*QUESTIONS TO ANSWER*.
A) Can you echo part of the passage on aortic dissection word for word? Begin at the words "In short, aortic" and stop after "approach, is assured.".
B) How would you sum up the passage on aortic dissection in two sentences?
C) Do these statements agree with the passage on aortic dissection? Answer yes or no for each, quoting the deciding words. (i) Aortic dissection is described as a static entity. (ii) Michael DeBakey initiated the principles of its study and approach. (iii) The cited reference was published in 2023.

##### EXERCISE PASSAGE

In short, aortic dissection is a dynamic entity, both in its pathophysiology and in the scientific evidence around its knowledge. The efforts of the reference groups will continue to deepen the treatment alternatives. The legacy of pioneers like Michael DeBakey who initiated the principles of its study and approach, is assured.
REFERENCE:
Eidt JF, Vasquez J. Changing management of type B aortic dissections. Methodist DeBakey Cardiovasc J. 2023 Mar 7;19(2):59-69. doi: 10.14797/mdcvj.1171.

##########
##### EXTRACTED DATA

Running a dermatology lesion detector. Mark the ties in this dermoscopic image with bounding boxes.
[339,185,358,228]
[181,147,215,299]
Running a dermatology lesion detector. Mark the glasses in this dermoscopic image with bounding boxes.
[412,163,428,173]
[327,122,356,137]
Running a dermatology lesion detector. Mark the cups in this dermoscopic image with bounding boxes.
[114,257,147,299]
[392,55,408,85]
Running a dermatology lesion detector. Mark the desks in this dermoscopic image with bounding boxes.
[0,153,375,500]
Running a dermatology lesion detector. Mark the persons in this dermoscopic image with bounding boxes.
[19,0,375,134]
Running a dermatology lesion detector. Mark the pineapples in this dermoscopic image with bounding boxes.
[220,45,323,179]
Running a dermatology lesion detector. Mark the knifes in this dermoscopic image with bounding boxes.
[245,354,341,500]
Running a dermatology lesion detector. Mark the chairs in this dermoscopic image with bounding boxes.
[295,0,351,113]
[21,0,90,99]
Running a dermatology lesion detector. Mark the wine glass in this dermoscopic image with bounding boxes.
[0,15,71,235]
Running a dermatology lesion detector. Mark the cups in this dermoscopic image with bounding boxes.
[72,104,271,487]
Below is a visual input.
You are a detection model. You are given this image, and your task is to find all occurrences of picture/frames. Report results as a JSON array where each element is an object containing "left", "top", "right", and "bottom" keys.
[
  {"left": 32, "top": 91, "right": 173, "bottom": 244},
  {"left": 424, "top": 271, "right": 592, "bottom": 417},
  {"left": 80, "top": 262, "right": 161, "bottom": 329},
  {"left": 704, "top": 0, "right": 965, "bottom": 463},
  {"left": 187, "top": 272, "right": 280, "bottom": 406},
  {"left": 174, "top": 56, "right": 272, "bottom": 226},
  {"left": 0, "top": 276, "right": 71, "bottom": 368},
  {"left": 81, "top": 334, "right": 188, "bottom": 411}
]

##########

*TASK RESULTS*.
A)
In short, aortic dissection is a dynamic entity, both in its pathophysiology and in the scientific evidence around its knowledge. The efforts of the reference groups will continue to deepen the treatment alternatives. The legacy of pioneers like Michael DeBakey who initiated the principles of its study and approach, is assured.

B) Aortic dissection is a dynamic entity, both in its pathophysiology and in the scientific evidence about it, and the reference groups will continue to deepen the treatment alternatives. The legacy of pioneers like Michael DeBakey, who initiated the principles of its study and approach, is assured.

C)
(i) No: "aortic dissection is a dynamic entity"
(ii) Yes: "Michael DeBakey who initiated the principles of its study and approach"
(iii) Yes: "2023 Mar 7"